Postby AnyOtherDay » Sun 09.24.2006 6:46 pm

IRT Takeshi:

Given that you've already tried the penpal route with disappointing results, might I recommend something different?

Start visiting blogs and commenting regularly.

At first, I'd particularly recommend the blogs of Japanese people practicing English, who are often quite pleased to have a native speaker stop by and help out or offer a different perspective on some topic. Unlike a penpal relationship, where once someone drops the ball and doesn't reply the whole thing might fall apart, on a blog someone can reply to your comment one day, ignore you the next, reply another time when feeling more in the mood or when you say something more interesting, and so on. It's much easier to keep things going over the long haul, because there's almost no pressure TO keep going.

Likewise, start your own blog where you practice Japanese, and if you seem to be hitting it off with some people on their blogs, invite them to visit yours. (Or let them find their way there by linking to your blog in the appropriate field on comment forms.) In your blog profile be sure to mention that you're Japanese-American so that it won't be a shock to anyone later on, and I'm sure you'll quickly and easily weed out anyone for whom that would be a problem.

I have my own blog with a mix of both regular visitors and less frequent, and we meander between one another's blogs reading and participating according to time and interest. It's great to have the input of different people with varying viewpoints and conversation styles, and my knowledge of Japanese language and culture has improved much though my practice and their feedback. Plus, one of my visitors has also become a good friend and penpal of mine, and I just spent a wonderful two weeks with him and his family in Tokyo when I visited Japan last month. They also plan to visit me when they take a holiday to the US next year.

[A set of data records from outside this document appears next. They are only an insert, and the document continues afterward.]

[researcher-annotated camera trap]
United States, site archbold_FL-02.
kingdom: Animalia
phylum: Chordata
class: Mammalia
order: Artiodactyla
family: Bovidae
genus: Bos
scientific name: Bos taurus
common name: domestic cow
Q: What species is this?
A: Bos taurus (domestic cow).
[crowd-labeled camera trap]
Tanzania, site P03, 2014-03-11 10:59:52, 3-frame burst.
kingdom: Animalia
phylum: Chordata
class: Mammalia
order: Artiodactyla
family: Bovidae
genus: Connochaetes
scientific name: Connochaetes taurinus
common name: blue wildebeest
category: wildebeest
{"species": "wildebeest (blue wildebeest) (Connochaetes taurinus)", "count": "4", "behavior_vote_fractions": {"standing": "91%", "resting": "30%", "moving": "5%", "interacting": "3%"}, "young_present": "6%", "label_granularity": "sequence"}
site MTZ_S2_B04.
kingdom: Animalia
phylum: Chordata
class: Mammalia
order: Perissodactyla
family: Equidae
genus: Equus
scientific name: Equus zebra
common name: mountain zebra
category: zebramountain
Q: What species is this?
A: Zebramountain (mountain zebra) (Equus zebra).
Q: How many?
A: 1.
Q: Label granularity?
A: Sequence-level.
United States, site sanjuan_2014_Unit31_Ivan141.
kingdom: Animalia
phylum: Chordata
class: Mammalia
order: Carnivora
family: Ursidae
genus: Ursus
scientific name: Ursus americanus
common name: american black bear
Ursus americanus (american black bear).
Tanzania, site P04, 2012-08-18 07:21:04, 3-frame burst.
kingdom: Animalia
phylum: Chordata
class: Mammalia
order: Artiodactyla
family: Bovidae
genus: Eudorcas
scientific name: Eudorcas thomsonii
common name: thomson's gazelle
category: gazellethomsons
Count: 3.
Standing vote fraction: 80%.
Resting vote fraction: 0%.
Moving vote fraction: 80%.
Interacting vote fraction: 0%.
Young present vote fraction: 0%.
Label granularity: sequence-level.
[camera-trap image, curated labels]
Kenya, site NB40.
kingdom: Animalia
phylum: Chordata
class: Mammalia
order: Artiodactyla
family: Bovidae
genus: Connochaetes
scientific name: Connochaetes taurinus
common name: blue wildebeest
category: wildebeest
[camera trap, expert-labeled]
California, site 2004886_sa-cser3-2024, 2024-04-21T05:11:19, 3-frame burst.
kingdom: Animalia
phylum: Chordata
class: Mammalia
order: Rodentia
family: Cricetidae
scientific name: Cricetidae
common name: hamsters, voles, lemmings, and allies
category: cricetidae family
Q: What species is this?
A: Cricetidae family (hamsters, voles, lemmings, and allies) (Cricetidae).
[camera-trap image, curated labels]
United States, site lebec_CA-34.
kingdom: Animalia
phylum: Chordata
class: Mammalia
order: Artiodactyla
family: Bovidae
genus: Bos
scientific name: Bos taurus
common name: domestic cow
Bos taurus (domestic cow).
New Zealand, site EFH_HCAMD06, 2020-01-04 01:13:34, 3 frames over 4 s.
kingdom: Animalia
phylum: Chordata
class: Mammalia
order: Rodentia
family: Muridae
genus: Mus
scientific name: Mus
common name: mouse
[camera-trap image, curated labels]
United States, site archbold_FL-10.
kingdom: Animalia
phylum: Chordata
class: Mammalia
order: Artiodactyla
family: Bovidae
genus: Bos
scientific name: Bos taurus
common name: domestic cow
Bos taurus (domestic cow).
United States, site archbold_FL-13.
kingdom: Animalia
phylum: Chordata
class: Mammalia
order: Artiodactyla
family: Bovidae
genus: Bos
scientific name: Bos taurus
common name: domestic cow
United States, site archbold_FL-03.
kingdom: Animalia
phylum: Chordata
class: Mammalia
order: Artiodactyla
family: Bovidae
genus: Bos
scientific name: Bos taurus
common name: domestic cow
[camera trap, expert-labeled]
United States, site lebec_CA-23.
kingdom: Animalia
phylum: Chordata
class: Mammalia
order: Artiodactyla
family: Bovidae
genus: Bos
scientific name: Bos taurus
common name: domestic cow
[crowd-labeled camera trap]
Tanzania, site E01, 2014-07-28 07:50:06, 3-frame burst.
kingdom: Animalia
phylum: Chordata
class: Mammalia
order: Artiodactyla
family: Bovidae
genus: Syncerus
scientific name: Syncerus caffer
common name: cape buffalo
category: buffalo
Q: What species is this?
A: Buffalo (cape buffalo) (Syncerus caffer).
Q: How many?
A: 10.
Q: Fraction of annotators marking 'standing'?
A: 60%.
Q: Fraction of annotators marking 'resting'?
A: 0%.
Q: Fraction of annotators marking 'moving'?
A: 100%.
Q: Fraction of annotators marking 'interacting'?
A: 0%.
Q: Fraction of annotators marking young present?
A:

If you decide to give it a try, I'd recommend hosting your blog on a Japanese site, whether that's Goo or Ameblo or whatever, as it's helpful in getting exposure. (Of course, make sure that you can understand or figure out the admin features well enough.) Other people who use those sites or search them may stumble across your blog. Also, reward your visitors by linking to their blogs. Besides being a nice thing to do since it helps bring them more visitors and improves their rankings, it also tends to bring more people your way too. Fellow bloggers may link to you, or search engines will associate you with other blogs and send you some visitors. Over time, as long as you update your blog regularly and try to keep it interesting, you'll probably end up with a nice group of regulars and probably a few friends to boot!
Last edited by AnyOtherDay on Sun 09.24.2006 7:39 pm, edited 1 time in total.